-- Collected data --
====
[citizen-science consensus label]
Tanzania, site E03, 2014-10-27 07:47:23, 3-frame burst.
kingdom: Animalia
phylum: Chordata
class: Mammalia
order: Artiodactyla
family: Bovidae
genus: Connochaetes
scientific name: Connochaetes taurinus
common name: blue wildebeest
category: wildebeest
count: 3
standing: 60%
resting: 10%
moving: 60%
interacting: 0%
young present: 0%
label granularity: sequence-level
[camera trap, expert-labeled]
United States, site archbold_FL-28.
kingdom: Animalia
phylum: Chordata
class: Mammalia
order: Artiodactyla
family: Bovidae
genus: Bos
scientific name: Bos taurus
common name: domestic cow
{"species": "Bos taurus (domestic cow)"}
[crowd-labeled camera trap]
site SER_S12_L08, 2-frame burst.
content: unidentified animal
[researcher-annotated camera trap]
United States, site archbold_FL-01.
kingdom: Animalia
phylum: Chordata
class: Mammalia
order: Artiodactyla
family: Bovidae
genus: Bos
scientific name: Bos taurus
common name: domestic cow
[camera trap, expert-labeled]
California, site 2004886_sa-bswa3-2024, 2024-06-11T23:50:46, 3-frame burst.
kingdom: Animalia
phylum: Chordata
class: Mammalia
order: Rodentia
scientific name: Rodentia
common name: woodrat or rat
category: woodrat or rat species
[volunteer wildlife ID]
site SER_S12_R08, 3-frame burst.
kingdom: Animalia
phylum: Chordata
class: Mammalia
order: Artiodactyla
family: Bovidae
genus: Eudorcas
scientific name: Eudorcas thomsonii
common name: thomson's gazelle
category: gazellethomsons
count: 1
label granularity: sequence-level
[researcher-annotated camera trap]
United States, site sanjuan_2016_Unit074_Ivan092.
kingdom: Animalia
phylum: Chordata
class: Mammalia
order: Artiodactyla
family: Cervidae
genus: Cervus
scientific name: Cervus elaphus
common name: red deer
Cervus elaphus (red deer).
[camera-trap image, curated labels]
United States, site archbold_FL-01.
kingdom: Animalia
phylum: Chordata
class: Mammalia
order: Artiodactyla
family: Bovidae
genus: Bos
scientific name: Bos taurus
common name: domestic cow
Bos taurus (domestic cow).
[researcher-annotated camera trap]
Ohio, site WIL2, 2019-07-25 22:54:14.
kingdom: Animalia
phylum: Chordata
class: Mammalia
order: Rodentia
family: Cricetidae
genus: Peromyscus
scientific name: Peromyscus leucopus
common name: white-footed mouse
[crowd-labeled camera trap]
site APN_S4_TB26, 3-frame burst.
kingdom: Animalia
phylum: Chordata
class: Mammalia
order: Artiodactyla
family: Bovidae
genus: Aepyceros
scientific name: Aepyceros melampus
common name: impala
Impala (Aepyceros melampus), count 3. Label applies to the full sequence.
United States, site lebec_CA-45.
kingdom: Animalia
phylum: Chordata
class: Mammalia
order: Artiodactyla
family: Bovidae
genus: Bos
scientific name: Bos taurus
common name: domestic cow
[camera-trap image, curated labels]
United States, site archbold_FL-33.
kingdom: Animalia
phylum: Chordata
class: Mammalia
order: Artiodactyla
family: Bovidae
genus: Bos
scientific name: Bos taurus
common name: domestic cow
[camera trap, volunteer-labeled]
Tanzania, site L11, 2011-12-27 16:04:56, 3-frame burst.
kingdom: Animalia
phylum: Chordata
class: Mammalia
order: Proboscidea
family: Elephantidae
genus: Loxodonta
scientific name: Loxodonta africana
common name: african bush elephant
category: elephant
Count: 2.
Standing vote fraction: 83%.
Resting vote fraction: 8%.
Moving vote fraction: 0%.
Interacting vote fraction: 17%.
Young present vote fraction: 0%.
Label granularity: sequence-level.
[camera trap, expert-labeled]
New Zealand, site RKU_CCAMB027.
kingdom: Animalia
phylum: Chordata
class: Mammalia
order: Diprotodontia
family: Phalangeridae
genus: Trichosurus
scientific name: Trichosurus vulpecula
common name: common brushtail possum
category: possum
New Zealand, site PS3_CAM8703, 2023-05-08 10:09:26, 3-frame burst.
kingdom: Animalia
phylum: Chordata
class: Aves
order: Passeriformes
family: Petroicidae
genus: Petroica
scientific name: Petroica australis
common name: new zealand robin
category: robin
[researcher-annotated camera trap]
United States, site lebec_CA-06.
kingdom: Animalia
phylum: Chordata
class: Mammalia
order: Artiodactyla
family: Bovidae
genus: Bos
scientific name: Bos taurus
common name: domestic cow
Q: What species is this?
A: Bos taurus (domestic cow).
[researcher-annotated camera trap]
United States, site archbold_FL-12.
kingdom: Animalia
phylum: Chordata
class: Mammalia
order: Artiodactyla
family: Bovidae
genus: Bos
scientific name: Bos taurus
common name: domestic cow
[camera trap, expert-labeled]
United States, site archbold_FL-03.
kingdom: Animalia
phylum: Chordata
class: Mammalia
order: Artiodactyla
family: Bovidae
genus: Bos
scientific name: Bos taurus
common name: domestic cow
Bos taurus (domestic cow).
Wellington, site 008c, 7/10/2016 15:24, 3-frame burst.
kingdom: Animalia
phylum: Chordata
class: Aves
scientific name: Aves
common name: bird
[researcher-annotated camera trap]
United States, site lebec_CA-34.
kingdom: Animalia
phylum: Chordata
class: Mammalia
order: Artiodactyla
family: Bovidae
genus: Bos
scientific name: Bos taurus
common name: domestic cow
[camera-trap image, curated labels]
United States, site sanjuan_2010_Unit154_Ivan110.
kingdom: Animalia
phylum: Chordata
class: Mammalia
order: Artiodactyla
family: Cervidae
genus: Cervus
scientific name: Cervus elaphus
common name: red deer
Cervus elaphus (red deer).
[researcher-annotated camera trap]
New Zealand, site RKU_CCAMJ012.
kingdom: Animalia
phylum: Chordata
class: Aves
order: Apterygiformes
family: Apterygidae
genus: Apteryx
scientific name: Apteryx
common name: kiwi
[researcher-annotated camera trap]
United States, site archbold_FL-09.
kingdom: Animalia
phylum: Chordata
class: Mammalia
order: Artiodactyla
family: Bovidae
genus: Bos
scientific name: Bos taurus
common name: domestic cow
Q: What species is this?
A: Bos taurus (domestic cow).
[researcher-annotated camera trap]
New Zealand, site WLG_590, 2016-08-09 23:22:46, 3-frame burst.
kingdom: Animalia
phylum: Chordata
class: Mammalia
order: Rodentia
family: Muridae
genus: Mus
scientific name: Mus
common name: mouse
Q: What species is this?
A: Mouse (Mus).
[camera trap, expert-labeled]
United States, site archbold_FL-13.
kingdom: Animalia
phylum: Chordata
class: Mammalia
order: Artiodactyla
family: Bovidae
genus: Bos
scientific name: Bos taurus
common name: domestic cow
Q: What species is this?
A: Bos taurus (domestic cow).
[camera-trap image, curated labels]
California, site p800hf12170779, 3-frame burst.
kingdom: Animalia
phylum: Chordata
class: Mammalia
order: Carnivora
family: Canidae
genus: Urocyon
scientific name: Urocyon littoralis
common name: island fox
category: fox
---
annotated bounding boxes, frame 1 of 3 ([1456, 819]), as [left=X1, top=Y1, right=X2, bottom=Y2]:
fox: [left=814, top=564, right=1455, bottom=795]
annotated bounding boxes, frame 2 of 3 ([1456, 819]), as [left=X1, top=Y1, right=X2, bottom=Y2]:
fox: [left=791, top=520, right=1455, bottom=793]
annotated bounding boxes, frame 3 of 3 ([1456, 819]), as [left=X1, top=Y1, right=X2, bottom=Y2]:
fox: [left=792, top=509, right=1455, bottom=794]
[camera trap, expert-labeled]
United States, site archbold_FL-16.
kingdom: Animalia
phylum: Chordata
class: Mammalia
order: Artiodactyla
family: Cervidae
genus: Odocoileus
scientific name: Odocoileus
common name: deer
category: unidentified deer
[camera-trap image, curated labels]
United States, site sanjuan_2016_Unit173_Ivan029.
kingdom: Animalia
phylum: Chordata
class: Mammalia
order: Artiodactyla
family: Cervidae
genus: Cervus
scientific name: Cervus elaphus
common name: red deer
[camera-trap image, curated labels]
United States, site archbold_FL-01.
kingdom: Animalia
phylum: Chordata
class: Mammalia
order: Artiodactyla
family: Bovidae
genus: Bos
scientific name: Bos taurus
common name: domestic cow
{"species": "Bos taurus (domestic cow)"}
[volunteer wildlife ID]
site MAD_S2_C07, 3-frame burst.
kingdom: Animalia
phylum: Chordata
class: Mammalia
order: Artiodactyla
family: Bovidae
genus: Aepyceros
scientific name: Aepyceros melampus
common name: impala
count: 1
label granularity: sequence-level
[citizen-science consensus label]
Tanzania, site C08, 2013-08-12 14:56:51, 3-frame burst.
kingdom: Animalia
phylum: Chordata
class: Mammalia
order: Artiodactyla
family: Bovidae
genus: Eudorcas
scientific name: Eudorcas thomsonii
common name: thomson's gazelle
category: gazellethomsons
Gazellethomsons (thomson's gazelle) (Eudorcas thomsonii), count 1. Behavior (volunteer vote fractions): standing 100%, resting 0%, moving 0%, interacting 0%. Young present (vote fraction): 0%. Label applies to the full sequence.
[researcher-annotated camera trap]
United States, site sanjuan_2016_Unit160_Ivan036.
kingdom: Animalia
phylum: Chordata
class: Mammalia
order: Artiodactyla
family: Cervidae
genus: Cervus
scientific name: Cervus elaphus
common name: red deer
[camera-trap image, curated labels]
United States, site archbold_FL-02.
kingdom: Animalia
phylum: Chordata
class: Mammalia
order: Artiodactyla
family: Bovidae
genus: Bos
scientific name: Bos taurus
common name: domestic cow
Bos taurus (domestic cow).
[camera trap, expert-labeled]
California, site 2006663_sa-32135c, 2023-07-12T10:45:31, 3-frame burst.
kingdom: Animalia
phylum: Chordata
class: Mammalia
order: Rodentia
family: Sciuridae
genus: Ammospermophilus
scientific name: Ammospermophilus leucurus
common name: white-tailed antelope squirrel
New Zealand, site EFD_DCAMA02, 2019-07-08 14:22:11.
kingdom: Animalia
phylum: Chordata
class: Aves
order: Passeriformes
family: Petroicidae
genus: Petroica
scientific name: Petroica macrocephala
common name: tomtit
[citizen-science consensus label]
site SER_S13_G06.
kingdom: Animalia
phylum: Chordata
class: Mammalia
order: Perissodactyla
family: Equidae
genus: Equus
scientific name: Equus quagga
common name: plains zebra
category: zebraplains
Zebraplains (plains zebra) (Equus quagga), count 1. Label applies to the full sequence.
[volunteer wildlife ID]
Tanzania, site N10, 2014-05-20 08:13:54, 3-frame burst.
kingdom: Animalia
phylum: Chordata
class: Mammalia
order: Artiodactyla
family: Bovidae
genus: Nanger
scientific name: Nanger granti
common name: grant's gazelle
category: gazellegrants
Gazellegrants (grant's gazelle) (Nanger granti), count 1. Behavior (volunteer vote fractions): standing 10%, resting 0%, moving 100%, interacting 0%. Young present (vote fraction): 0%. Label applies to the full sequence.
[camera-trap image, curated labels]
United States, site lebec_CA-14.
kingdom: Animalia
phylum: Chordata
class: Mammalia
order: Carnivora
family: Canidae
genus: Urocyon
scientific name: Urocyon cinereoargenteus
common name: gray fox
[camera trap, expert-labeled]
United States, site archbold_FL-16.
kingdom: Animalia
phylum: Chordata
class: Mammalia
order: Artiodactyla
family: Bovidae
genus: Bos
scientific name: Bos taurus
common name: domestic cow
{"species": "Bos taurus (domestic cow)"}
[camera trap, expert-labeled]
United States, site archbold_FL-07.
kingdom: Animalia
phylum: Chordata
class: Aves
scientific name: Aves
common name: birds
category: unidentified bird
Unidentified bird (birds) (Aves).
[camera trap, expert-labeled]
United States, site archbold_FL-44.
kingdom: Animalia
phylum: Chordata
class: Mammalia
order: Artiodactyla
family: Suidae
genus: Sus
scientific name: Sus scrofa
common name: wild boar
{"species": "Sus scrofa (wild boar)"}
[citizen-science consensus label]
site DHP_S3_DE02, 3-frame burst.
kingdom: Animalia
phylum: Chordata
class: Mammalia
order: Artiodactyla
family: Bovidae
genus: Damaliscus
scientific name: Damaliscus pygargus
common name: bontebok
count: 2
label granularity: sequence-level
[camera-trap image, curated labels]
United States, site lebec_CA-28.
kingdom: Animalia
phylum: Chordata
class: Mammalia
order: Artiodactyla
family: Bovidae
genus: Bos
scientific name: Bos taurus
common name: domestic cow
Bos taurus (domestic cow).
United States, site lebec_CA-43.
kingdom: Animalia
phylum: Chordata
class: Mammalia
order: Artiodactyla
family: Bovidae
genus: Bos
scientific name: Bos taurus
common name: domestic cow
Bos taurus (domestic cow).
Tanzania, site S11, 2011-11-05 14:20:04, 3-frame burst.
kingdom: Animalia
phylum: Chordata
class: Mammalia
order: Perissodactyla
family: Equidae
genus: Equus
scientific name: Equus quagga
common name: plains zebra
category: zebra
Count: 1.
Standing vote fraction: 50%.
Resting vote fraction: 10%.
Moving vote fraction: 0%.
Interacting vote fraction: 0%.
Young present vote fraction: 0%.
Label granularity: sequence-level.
====
-- What the exercise asks --
Reproduce, exactly as they stand in the data above, the lines from the one that holds "Standing vote fraction: 83%." to the one that holds "category: possum", inclusive.

-- Answer box --
Standing vote fraction: 83%.
Resting vote fraction: 8%.
Moving vote fraction: 0%.
Interacting vote fraction: 17%.
Young present vote fraction: 0%.
Label granularity: sequence-level.
[camera trap, expert-labeled]
New Zealand, site RKU_CCAMB027.
kingdom: Animalia
phylum: Chordata
class: Mammalia
order: Diprotodontia
family: Phalangeridae
genus: Trichosurus
scientific name: Trichosurus vulpecula
common name: common brushtail possum
category: possum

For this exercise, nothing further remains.